Beyond The Standard of Care
words by maryann brinley /
photograph by dan katz
bout 15 years ago, Robert E. Hudrick, DO, was in a private practice when a woman came in with a brand new diagnosis of Alzheimer’s disease. His boss referred her to an expert at a large medical center but when she returned for a follow-up visit, her prospects were still bleak. She had been told nothing could be done to alleviate the condition or stop the deterioration in her brain.
A week later, the invitation to participate in a clinical trial for Alzheimer’s disease landed in their Philadelphia office. “Talk about timing,” recalls Hudrick, who is a past winner of the SOM Family Medicine Educator of the Year Award. “The truth is: we as physicians weren’t able to offer this patient a whole lot. The standard of care was failing her. So when we called her back with this option to join a research study, she jumped at the chance to try the new medicine.

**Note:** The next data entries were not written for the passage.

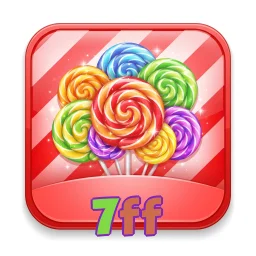 7ff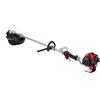 Shindaiwa Decespugliatore Professionale Shindaiwa T 281 TS High Torque 28.1 cc - 1.2 Hp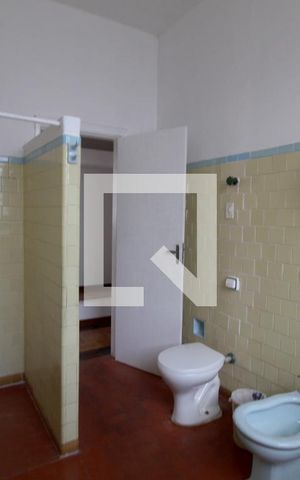 Casa para alugar com 500m², 5 quartos e 1 vagaBanheiro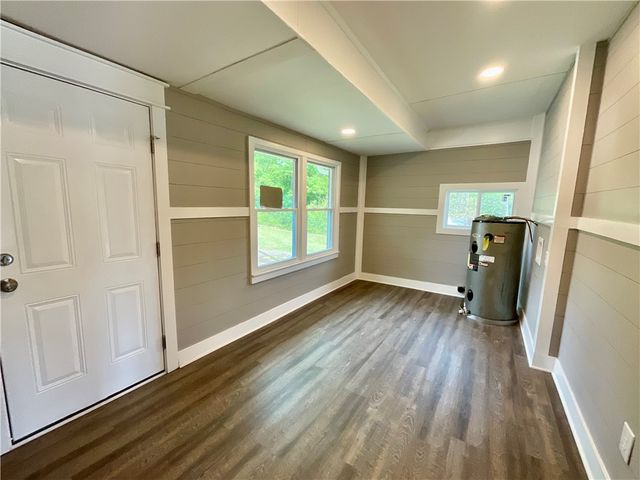 187 Lin Ollie Lane, Westminster, SC 29693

“What clinical trials do for us is take the normal practice of medicine beyond that standard of care. When we can’t provide a solution, when patients are languishing in their diseases, when their health situations are not improving, or when they face a progressively deteriorating condition, does it then become incumbent upon a practicing physician to do more?” The answer for Hudrick is “Yes.”
As a result of his experience with that Alzheimer’s patient, Hudrick “gravitated toward doing more and more trials.” In fact, he takes this call to action so seriously now that his clinical investigations as medical director of the SOM Cherry Hill Clinic are numerous and all over the human map: from diabetes, pneumonia, migraine headaches, asthma, fibromyalgia, chronic bronchitis, hypertension, and cardiovascular disease to borderline personality disorder, depression, and schizophrenia. Four are actively enrolling. Three should start shortly and others are proceeding as part of long-term plans and protocols. “To be honest, I choose trials predicated on not just how interesting they might be, but on how my patients will benefit. Many of the trials are for innovative medications, not just the new brand of an old drug. Yes, there may be some minor risk but the trials are generally very safe. I would never expose our patients to known or certain danger. Safety is first and foremost.”
What also benefits participants, especially those without health insurance or adequate drug coverage, is the opportunity to receive free medicine and testing for what may be chronic health conditions. “I had one gentleman taking a prescribed diabetes medication who participated in a trial which compared three drugs that were already out there on the market.” Randomized as part of the trial protocol to one of the three, this patient ended up receiving the same medication he had been taking, but getting it free for a year.
Perhaps because of his energy and enthusiasm for this type of research medicine, Hudrick often has no trouble filling the patient quotas. He explains that a company usually has a reasonable idea of how difficult it will be to satisfy a trial’s need for human subjects, especially in complex situations where the parameters are very detailed for choosing willing individuals. “For example,” Hudrick explains, “we have a headache trial right now with seven people but the company expected us to find only five.” Communication between principal investigators and the drug companies is crucial, he believes. “You shouldn’t have to depend upon receiving a flyer, brochure or word of mouth about a new trial.” For Hudrick, the monitors who regularly oversee his investigations often alert him to upcoming studies being undertaken by their firms. What he envisions for UMDNJ and its affiliates are more organized, regular updates from drug companies. “These companies are looking for patients. We have them.”
The SOM clinical trials department under the stewardship of coordinators Marcia Fogle, RN, Karen Maslowski, RN, and Patricia DeVito, RN, is key to Hudrick’s success. “They are so experienced. There are no glitches.” When companies he works with — Eli Lilly, AstraZeneca, Johnson & Johnson, Merck, Oscient Pharmaceutical, Aventis, for example — see the work that these professionals do, “They say, ‘My goodness, here’s a place where I don’t need to worry about all the i’s being dotted and t’s crossed.’” In terms of cost benefit, he says that clinical trials can financially benefit the University. At SOM, he is part of a task force committee with the directive to resolve funding issues, to establish a working relationship with the pharmaceutical industry and the federal government and to further shorten the legal process. According to Hudrick, the Institutional Review Board (IRB) is doing very well in streamlining approvals and turning paperwork around faster.
Hudrick’s ultimate goal would be to design his own trials: “To meet the needs of our patients rather than simply waiting for a pre-designed study to come along.” Opening up the channels of communication with the pharmaceutical companies is a step in the right direction. “Our clinical docs and PhD researchers are working from the standpoint: Here’s a problem. Let’s find the answer. Too much lab work dies on the vine without ever getting to the patient.”
A Penn State graduate, Hudrick decided on a career in medicine in his senior year. “Really, it was spring of my last year there” in central Pennsylvania’s so-called Happy Valley. An undergraduate business major, he remembers thinking, “Why not give medicine a try? Medicine looked worthwhile and extremely challenging. And believe me, it is.”